She grew weary of the assigned readings, preferring to forge her own path through the wilderness. She found a clue in the logo that stood for the Modern Library. It was a little man running, or dancing, and she found that following the logo through the library shelves was a bit rocky, but she read anyway. She read everything she could get her hands on, forming her own opinions as she swam through that sea of literature.

Ms. Dillard's blond hair reflects the sunlight and her Nike running shoes look as though they have seen a few miles. She smiles readily and laughs heartily at herself and the world at large. She, contrary to the serious and plodding text that must be running through her mind, is a lively, animated woman. She does not appear to be a reclusive writer, but your sister or your best friend from high school. She offers cookies right out of the package when she comes back from the kitchen with coffee. There simply are no pretenses with this woman.

Her young daughter is chatty like her mother but does not try Annie's patience as one might expect. Instead, Dillard takes care of her daughter's demands with grace, and gives me a wink, then continues with our interview as naturally as she flips the pages of her notebooks.

Her books have been referred to as meditations, a word she hates because it has no force in it, she says. When asked to explain further, her voice sounds raspy as she says, "Dammit! I knew there was a reason I wanted to write under a man's name." She thinks of her non-fiction narrative as being "muscular and vivid, and full of active verbs."

When she wrote "Pilgrim", she spent nine months in solid, solitary writing - blinded, she says, by effort. She equates it with the likes of fighting a war. She let all of the house plants die without even realizing it. She vows she will never work like that again. One reason is because, "I now have a life to live - a husband, a daughter, teaching." She calls the way in which she wrote "Pilgrim", the fanaticism of her twenties, and says she knew she would live to regret it -- and has!

When asked what role feelings play in her work, she says: "Feelings have no place in writing." She thinks it is the job of the writer to make the reader feel. You are writing a book, she proclaims in a tone that sounds irritated, "you are not finger painting, and you're not talking to a shrink!" "Do the task," she says.

She speaks of herself slogging off to her studio seven days a week, fifty-two weeks a year to "do the task; to exercise whatever skill you have, or can muster in the service of your art."

She began her autobiography in ernest when her daughter was three weeks old. Writers write about their childhood she says, "because very likely it is the occasion of their last actual experience."

^^^^^^^^

» **Work to complete**:
1. In one to three sentences, explain why, according to the Annie Dillard profile, Dillard vows she will never again work the way she did while writing "Pilgrim."
2. Write a continuation of the Annie Dillard profile, beginning right after its final sentence.
The entries that come next are separate material and have no connection to the Annie Dillard profile.

^^^^^^^^

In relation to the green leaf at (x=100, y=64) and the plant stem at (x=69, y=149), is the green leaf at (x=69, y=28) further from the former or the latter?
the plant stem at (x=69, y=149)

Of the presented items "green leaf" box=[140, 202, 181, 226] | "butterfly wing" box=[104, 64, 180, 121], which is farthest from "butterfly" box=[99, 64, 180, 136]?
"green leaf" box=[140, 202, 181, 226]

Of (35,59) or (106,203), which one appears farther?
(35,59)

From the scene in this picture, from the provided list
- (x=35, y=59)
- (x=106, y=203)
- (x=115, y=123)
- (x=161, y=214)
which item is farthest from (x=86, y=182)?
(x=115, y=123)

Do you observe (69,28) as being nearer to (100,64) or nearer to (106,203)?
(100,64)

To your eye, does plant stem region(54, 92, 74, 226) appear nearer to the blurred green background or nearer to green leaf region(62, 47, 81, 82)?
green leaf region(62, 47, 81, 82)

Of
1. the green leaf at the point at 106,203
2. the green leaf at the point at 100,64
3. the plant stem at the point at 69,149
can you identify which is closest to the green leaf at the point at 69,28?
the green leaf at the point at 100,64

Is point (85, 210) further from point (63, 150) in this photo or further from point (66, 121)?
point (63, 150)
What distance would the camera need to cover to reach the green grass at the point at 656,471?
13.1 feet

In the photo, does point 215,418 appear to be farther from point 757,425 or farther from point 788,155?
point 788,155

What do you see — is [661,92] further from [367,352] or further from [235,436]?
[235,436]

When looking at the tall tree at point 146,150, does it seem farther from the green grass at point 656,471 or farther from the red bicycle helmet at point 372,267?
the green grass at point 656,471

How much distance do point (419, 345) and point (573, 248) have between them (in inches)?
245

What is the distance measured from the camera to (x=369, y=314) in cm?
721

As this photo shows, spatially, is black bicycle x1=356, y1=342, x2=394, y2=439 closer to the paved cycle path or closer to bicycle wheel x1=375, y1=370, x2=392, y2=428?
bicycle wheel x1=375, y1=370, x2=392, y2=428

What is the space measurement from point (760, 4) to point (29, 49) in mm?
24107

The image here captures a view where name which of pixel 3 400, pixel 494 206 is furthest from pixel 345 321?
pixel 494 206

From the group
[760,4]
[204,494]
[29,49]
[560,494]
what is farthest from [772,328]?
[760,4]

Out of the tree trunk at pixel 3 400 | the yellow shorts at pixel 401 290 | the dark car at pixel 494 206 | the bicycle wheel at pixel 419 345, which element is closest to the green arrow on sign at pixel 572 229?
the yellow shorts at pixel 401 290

^^^^^^^^

» **Exercise responses**:
1. Dillard says she will never work that way again because she now has a life to live, with a husband, a daughter and teaching. She also calls that way of working the fanaticism of her twenties, which she knew she would regret and has.

2.
She was prodded to write her own story by an autobiography of Edwin Muir, who was a translator of Kafka's and a poet. He had written his story in two parts. The first part was wonderful, according to Dillard, because it was written on the eve of World War I when he was quite young. "God! it's the best!" she exclaims. "He thought he was going to die when he wrote it, but he didn't die, and when he wrote part II, he wrote it just prior to the second World War. The second part was full of name dropping and was a crashing bore!" She learned, after reading Muir's autobiography, you should write your story before you've lived long enough to become "a pompous ass."

Dillard smiles when told she has been compared to Emerson and Thoreau and says she is honored to be mentioned with those gentlemen since they are two of her literary heroes.

Ms. Dillard speaks with great exuberance about her favorite writers. Regarding Melville, she says, "Melville is like a wellspring. I don't care what I write about, I want the passion - the Melville kind of passion - to be there."

She agrees that her writing is intense and she does work very slowly at it, despite the fact that the finished product gives the impression of having been written effortlessly.
She is a bit unnerved by the notoriety she has received. Her living room is cluttered with gifts from admirers and she says she is touched by these gestures but does not feel comfortable with the fact that many fans think nothing of coming out to visit her.

"They wouldn't dream of knocking on John Updike's door," she says. "But the notion is that as a woman writer you're available and giving. And in fact, I am." She takes a long sip from her coffee mug. I smile and do the same.

Her husband, Gary Clevidence, is an anthropologist. This civic and community-minded family takes part in the social activities in and around Middletown, and at Wesleyan. Dillard, like in her childhood days, plays softball (she's a second baseman). I told her my husband plays in an over fifty league and her eyes lit up as if she'd just discovered a new species of plant. She wanted to know what position he played and what his batting average was. I had the feeling I could invite her to dinner and the two of them would talk ball all evening.

Her writings reveal a broad range of interests from physics to literary criticism, to her favorite music, the blues. Many readers wonder what her real discipline is. There is none, she says. "The only thing I really know about is writing."
She wrote Encounters With Chinese Writers about a "moment" drawn from her participation in a delegation of American writers to the People's Republic of China in 1986. "I didn't know doodly-squat about China when I went there, but when I came back I read zillions of books. It (the visit) opened up a whole new section of the library for me." Dillard claims she has no "experience" to write about. "I only have books," she says, and she feels that she may not be learning a whole lot about the world, but she claims she is certainly learning her way "around the stacks."

Her book, The Living, was her first attempt at fiction writing and was not met with enthusiastic reviews. Some readers have no doubt found it dull, but Dillard fans who love her style will find the charm and passion with which she writes, waiting on each page.

What this author tries to do in her writing is what she instructs her students to do. In The Writing Life, she explains, "one of the few things I know about writing is this: Spend it all, shoot it, play it, lose it, all, right away, every time. Do not hoard what seems good for a later place in the book, or for another book; give it, give it all, give it now. The impulse to save something good for a better place later is the signal to spend it now. Something more will arise for later, something better. These things fill from behind, from beneath, like well water. Similarly, the impulse to keep to yourself what you have learned is not only shameful, it is destructive. Anything you do not give freely and abundantly becomes lost to you. You open your safe and find ashes." It is evident when reading Dillard's books that she has taken her own advice.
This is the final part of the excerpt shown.